Scene-based spatial questions:
◇ ◇ ◇ ◇ ◇
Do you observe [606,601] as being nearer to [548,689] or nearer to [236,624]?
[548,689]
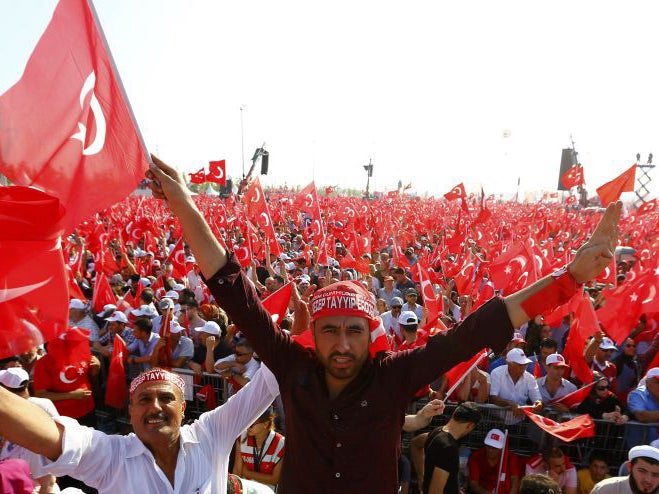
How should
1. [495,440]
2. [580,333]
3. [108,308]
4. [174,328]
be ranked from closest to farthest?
[495,440]
[580,333]
[174,328]
[108,308]

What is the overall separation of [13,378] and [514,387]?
4.51m

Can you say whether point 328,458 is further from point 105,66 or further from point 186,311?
point 186,311

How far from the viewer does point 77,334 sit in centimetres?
531

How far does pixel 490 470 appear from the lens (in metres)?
4.85

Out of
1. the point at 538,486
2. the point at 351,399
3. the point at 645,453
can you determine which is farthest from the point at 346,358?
the point at 645,453

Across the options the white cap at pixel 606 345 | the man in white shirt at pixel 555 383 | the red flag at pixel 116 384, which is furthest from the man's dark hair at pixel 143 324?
the white cap at pixel 606 345

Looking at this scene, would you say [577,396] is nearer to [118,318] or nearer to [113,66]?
[113,66]

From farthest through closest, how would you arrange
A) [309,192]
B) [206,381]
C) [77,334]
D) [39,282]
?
[309,192], [206,381], [77,334], [39,282]

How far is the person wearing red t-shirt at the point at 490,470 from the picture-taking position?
479 cm

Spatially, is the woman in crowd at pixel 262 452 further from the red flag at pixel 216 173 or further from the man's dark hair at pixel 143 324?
the red flag at pixel 216 173

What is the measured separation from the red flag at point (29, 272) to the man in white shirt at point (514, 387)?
4.36 metres

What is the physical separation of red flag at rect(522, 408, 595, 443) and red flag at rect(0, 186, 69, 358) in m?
4.01

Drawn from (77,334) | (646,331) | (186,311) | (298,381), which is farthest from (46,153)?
(646,331)

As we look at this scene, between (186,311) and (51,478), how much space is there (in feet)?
14.0
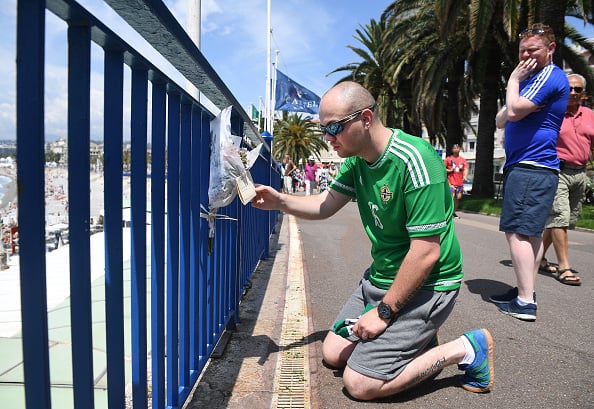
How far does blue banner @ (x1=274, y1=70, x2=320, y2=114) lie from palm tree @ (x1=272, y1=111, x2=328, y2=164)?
34757 mm

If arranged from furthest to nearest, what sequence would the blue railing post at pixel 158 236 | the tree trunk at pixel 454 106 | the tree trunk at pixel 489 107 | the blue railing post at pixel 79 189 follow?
the tree trunk at pixel 454 106 < the tree trunk at pixel 489 107 < the blue railing post at pixel 158 236 < the blue railing post at pixel 79 189

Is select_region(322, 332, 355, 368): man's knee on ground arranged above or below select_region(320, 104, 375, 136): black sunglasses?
below

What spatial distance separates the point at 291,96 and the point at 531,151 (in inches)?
788

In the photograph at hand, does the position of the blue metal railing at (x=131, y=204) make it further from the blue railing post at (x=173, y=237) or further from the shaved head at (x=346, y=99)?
the shaved head at (x=346, y=99)

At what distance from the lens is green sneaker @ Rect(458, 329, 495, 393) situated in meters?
2.19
◇ ◇ ◇ ◇ ◇
Copy out every row above, substituting "distance" for "separation" wherever it occurs and keeping all other wording the same. Don't include the pictures.

Do you observe [606,601] as being nearer to [548,689] or nearer to [236,624]?
[548,689]
How should
1. [495,440]
2. [580,333]
3. [108,308]
4. [174,328]
be ranked from closest to farthest?
[495,440]
[580,333]
[174,328]
[108,308]

What is the overall distance of [13,378] and [514,387]?
4.51m

Can you say whether point 328,458 is further from point 105,66 or further from point 186,311?
point 186,311

How far from the viewer does point 77,334 sit in centimetres?
531

How far does pixel 490 470 appear from the lens (in metres)?
4.85

Out of
1. the point at 538,486
2. the point at 351,399
3. the point at 645,453
can you determine which is farthest from the point at 346,358?
the point at 645,453

Across the options the white cap at pixel 606 345 | the man in white shirt at pixel 555 383 | the red flag at pixel 116 384, which is furthest from the man's dark hair at pixel 143 324?
the white cap at pixel 606 345

Looking at this scene, would you say [577,396] is nearer to [118,318] or nearer to [113,66]?
[113,66]

From farthest through closest, how would you arrange
A) [309,192]
B) [206,381]
C) [77,334]
D) [39,282]
?
[309,192], [206,381], [77,334], [39,282]

How far is the person wearing red t-shirt at the point at 490,470 from the picture-taking position?
479 cm

Spatially, is the woman in crowd at pixel 262 452 further from the red flag at pixel 216 173 or further from the man's dark hair at pixel 143 324?
the red flag at pixel 216 173

What is the measured distance from the red flag at point (29, 272) to the man in white shirt at point (514, 387)?
4.36 metres

What is the physical distance of red flag at rect(522, 408, 595, 443) and red flag at rect(0, 186, 69, 358) in m?
4.01

Drawn from (77,334) | (646,331) | (186,311) | (298,381), which is farthest from (46,153)?
(646,331)

As we look at this scene, between (186,311) and (51,478), how much space is there (in feet)?
14.0
How far does blue banner @ (x1=274, y1=70, x2=320, y2=114) lie from palm tree @ (x1=272, y1=111, x2=328, y2=164)?
34757 mm

If arranged from furthest to nearest, what sequence would the blue railing post at pixel 158 236 | the tree trunk at pixel 454 106 | the tree trunk at pixel 489 107 | the blue railing post at pixel 79 189 follow?
the tree trunk at pixel 454 106 < the tree trunk at pixel 489 107 < the blue railing post at pixel 158 236 < the blue railing post at pixel 79 189

Is select_region(322, 332, 355, 368): man's knee on ground arranged above or below select_region(320, 104, 375, 136): black sunglasses?
below

What spatial distance separates the point at 291,96 and the point at 531,151 (in inches)?
788

In the photograph at hand, does the position of the blue metal railing at (x=131, y=204) make it further from the blue railing post at (x=173, y=237) or further from the shaved head at (x=346, y=99)?
the shaved head at (x=346, y=99)

At what distance from the lens is green sneaker @ Rect(458, 329, 495, 393) situated in meters?
2.19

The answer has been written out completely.